There is no analogous routine in the Standard Library, but you can get close:
scala> List(List(1,2,3),List(5,6,7),List(14,13,12)).transpose
res3: List[List[Int]] = List(List(1, 5, 14), List(2, 6, 13), List(3, 7, 12))
scala> List(List(1,2,3),List(5,6,7),List(14,13,12)).transpose.map(_.sum)
res4: List[Int] = List(20, 21, 22)
Note: transpose
requires all sub-collections have the same size.
Followup to your comment.
I'm not sure you understand what zipped
is. It transforms 2 sub-collections, inside a tuple (Tuple2
), into a single collection of tuples, each of which can then be given to a function that takes 2 parameters of the given types. This is also available for 3 sub-collections, inside a Tuple3
, becoming a collection of triples, but that's the limit.

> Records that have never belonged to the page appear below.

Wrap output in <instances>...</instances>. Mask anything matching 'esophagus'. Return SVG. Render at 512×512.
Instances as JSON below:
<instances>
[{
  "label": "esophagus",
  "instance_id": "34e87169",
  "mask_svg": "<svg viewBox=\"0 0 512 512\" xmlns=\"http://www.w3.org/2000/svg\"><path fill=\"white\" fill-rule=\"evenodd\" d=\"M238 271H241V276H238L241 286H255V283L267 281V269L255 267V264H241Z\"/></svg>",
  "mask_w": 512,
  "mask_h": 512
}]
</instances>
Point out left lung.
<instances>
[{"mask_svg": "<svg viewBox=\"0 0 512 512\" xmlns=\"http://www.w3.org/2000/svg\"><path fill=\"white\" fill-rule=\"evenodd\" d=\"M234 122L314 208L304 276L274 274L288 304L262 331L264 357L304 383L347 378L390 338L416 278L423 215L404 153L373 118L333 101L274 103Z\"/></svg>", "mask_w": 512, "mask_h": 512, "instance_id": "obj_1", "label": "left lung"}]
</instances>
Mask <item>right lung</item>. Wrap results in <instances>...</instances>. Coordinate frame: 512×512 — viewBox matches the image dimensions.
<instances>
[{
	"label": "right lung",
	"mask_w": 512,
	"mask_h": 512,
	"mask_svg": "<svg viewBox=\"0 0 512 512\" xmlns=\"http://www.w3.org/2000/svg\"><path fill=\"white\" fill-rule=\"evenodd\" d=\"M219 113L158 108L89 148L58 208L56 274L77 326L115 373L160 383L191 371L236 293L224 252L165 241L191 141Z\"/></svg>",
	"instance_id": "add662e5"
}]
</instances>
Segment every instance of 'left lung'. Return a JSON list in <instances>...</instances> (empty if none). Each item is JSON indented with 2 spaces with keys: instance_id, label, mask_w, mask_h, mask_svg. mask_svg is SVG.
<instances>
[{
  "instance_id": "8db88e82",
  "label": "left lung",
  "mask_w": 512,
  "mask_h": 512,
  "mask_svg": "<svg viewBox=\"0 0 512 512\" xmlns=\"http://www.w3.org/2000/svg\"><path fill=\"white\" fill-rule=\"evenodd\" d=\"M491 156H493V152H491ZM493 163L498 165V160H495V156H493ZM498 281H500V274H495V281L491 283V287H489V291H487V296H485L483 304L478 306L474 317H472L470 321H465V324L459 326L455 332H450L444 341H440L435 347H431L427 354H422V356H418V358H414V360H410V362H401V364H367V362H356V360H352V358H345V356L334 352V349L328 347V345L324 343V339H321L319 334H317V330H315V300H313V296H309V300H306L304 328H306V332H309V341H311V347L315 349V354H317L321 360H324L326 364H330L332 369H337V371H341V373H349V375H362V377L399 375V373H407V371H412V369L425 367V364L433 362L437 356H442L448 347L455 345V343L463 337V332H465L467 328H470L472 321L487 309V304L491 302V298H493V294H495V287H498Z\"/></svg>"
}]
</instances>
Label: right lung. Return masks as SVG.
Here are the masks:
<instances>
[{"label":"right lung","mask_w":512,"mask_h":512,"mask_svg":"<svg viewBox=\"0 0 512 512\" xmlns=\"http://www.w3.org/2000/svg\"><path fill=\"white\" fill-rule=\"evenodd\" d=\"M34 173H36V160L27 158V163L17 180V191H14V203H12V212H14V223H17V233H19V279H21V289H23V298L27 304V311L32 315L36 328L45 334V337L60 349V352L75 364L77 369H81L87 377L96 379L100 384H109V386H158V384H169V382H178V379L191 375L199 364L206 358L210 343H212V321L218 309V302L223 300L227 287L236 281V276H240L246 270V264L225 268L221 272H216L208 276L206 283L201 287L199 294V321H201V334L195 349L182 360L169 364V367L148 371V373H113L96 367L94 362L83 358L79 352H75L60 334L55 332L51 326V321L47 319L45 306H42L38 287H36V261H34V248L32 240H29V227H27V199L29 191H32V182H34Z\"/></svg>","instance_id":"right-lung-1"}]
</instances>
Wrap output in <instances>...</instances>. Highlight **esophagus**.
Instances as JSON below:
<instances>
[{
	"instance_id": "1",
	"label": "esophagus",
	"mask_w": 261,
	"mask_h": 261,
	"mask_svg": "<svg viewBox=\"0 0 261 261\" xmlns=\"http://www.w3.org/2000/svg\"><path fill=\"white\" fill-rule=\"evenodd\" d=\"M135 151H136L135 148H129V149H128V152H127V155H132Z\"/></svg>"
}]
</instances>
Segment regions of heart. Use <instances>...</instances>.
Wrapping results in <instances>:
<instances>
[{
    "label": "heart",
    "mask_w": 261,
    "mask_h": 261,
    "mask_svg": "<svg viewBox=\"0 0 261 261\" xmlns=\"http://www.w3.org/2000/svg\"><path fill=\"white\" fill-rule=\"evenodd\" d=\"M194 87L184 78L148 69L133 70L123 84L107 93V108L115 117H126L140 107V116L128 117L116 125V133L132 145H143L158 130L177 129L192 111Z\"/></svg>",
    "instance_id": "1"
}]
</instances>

Also, I don't know why you think "zipped
is one function call as opposed to two". If you follow the link Richard Scriven suggested in his comment, and compare the two solutions offered, you'll see that they have the same number of steps/statements.
As I see it, the advantages/disadvantages breakdown as follows:
- If you're dealing with collections of different types, say
Seq[Int]
and Seq[Char]
, then you'll want to get them zipped
before applying the "combiner" function to them: f(i1,c1)
then f(i2,c2)
then f(i3,c3)
etc.
- Neither approach handles sub-collections of different sizes well.
transpose
will throw an exception while zipped
simply ignores all elements beyond the max-index of the smallest sub-collection.
- If your "combiner" function takes more than three arguments then you can't use
zipped
.
- If your "combiner" takes a collection as input, then
transpose
is probably the better/easier option.